12. Headache tension
The most common experience with headache is a tense headache. This type of headache can be triggered by depression, stress, trauma and anxiety. Pain may vary from anywhere from moderate to severe. Pain often starts at the back of the head and moves forward so that it finally includes the throat and the scalp.
13. Cluster headaches
Cluster headaches are the most painful headaches you may have. They are known to wake people in the middle of the night with aggressive pain on the one hand. They usually focus on the eyes and can radiate to other areas of the face and neck.
How you can get rid of waking up with a headache
1. Take a cold shower
Some headaches related to alcohol can be alleviated by taking a cold shower. Because alcohol dilates blood vessels, a cold shower has a vasoconstrictive effect, causing narrowing of blood vessels.
2. Do exercise
Exercise improves the quality of sleep and can help you maintain a regular sleeping schedule. Try taking a walk or jogging outdoors in the early evening or a few aerobics in the late afternoon to make sure your bedtime routine stays constant.
3. Keep hydrated
Hydrated condition is the key to avoid any headache that causes dehydration overnight the next day. You may also want to keep some water in your bed if you wake up thirsty during the night.
4. Get Quality Sleep
Getting enough sleep gives the body the time to rejuvenate. However, the quality of the rest is as important as the amount of rest that you receive daily. Try to set a routine to get back in bed and increase at the same time daily.

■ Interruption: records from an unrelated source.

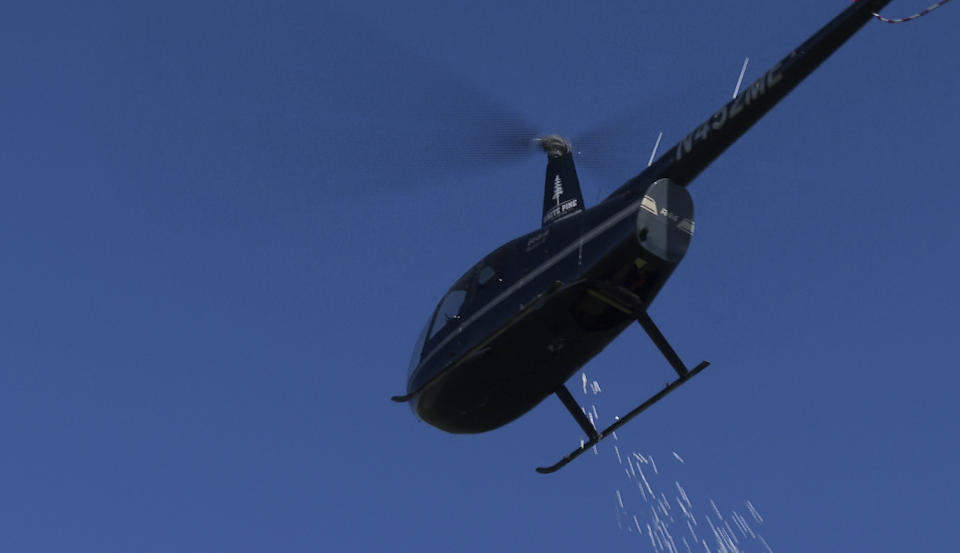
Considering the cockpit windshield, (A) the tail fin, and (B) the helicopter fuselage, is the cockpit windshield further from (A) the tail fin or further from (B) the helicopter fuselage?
(A) the tail fin

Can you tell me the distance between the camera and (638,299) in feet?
72.7

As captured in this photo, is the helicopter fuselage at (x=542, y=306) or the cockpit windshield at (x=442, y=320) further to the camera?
the cockpit windshield at (x=442, y=320)

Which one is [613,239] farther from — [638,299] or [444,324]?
[444,324]

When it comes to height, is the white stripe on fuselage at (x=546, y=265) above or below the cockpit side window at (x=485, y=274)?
below

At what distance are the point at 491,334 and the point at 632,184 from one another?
11.6ft

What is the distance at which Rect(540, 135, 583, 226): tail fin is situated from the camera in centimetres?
2470

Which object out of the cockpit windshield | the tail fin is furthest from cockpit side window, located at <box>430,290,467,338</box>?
the tail fin

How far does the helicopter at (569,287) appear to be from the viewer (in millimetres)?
21156

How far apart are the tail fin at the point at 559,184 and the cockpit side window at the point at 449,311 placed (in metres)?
2.10

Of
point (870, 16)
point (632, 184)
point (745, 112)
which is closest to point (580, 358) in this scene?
point (632, 184)

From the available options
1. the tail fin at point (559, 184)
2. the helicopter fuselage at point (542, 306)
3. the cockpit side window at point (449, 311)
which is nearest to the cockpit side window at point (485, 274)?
the helicopter fuselage at point (542, 306)

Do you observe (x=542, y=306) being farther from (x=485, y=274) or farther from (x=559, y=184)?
(x=559, y=184)

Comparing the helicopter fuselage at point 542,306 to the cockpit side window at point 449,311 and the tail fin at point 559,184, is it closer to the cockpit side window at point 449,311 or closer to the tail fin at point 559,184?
the cockpit side window at point 449,311

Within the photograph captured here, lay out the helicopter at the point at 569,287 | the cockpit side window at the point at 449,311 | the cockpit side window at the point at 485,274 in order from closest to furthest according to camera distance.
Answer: the helicopter at the point at 569,287 < the cockpit side window at the point at 485,274 < the cockpit side window at the point at 449,311
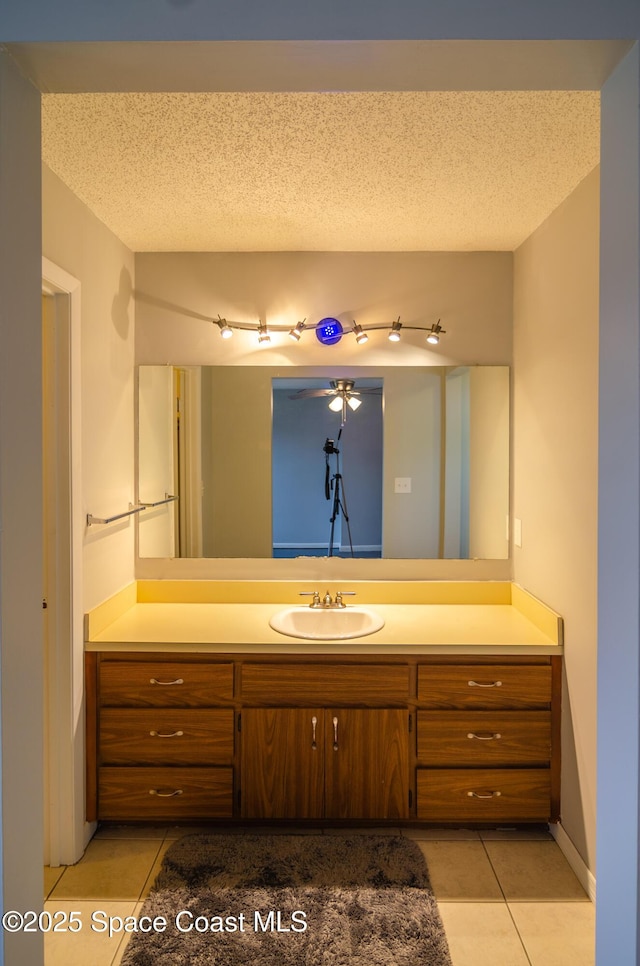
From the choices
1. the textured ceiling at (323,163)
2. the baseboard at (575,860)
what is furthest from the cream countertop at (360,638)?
the textured ceiling at (323,163)

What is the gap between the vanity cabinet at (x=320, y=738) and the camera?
7.68 ft

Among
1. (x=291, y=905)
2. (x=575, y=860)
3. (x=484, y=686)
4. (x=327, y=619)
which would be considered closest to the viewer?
(x=291, y=905)

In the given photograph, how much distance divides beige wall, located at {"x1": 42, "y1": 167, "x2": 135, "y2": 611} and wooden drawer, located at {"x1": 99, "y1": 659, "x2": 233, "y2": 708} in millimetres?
303

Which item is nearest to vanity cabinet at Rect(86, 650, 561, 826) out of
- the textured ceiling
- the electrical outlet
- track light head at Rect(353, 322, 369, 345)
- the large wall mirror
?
the large wall mirror

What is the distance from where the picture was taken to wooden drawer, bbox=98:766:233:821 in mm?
2355

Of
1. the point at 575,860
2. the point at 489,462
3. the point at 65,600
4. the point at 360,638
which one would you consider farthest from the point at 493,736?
the point at 65,600

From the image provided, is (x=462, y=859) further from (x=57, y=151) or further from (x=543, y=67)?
(x=57, y=151)

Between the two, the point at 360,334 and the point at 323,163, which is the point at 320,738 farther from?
the point at 323,163

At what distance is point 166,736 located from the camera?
7.75 ft

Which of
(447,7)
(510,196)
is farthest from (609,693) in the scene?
(510,196)

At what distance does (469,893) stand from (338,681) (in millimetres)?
819

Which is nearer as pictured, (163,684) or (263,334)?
(163,684)

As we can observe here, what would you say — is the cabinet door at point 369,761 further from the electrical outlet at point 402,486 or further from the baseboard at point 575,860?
the electrical outlet at point 402,486

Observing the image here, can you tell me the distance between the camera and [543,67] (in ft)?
3.82
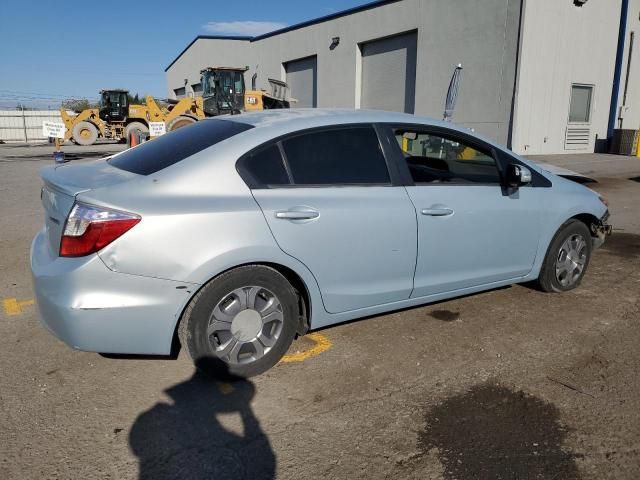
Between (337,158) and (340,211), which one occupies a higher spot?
(337,158)

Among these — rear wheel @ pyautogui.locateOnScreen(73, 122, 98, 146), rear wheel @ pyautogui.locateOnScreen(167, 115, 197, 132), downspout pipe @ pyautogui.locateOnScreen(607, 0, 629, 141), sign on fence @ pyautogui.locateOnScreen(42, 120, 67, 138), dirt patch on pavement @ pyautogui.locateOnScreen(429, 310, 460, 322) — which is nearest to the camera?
dirt patch on pavement @ pyautogui.locateOnScreen(429, 310, 460, 322)

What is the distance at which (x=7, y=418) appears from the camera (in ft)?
9.03

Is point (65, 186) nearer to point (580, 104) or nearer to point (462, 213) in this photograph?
point (462, 213)

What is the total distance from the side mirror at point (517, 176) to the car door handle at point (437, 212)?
2.10 ft

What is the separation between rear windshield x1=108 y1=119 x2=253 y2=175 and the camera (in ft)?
10.5

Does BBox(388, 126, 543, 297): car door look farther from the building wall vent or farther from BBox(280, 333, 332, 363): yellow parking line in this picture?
the building wall vent

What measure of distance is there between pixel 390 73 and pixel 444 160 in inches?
829

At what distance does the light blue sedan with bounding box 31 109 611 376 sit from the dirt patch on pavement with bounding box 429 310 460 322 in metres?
0.27

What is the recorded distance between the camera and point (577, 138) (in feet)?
69.4

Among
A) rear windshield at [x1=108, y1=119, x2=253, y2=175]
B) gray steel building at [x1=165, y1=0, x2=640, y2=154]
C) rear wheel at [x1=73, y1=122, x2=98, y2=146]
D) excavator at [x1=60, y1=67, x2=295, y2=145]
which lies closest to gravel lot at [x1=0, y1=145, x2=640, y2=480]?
rear windshield at [x1=108, y1=119, x2=253, y2=175]

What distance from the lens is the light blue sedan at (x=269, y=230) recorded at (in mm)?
2777

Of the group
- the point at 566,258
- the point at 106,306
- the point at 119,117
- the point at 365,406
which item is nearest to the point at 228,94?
the point at 119,117

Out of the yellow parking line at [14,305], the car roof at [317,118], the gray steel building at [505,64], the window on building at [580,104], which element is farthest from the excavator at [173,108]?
the car roof at [317,118]

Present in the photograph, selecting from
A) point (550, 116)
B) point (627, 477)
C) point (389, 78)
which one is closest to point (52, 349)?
point (627, 477)
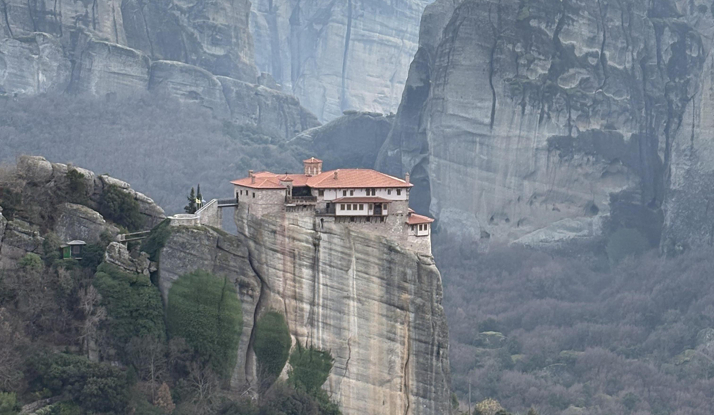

5. Improve your sleep posture
Try to keep your body properly aligned using a comfortable pillow that helps keep your head and neck in a neutral position. Prepare for cooler temperatures that can increase tension in the head and neck using an extra blanket.
6. Try the patch for therapeutic skin
Therapeutic skin therapy is able to penetrate the skin to relieve pain and pain, making it ideal for treating headache from posture.
7. Massage the head and pressure points
Massage can reduce physical pain and give you a pleasant and pleasant feeling. This method is very effective for headaches caused by too much reading.
Ask for immediate medical attention if you notice any of the following:
• Headache continues to worsen.
• You have recently had a head injury.
• headache is intense and abrupt.
• You have fever, mental confusion, numbness, nausea, vomiting or unclear speech.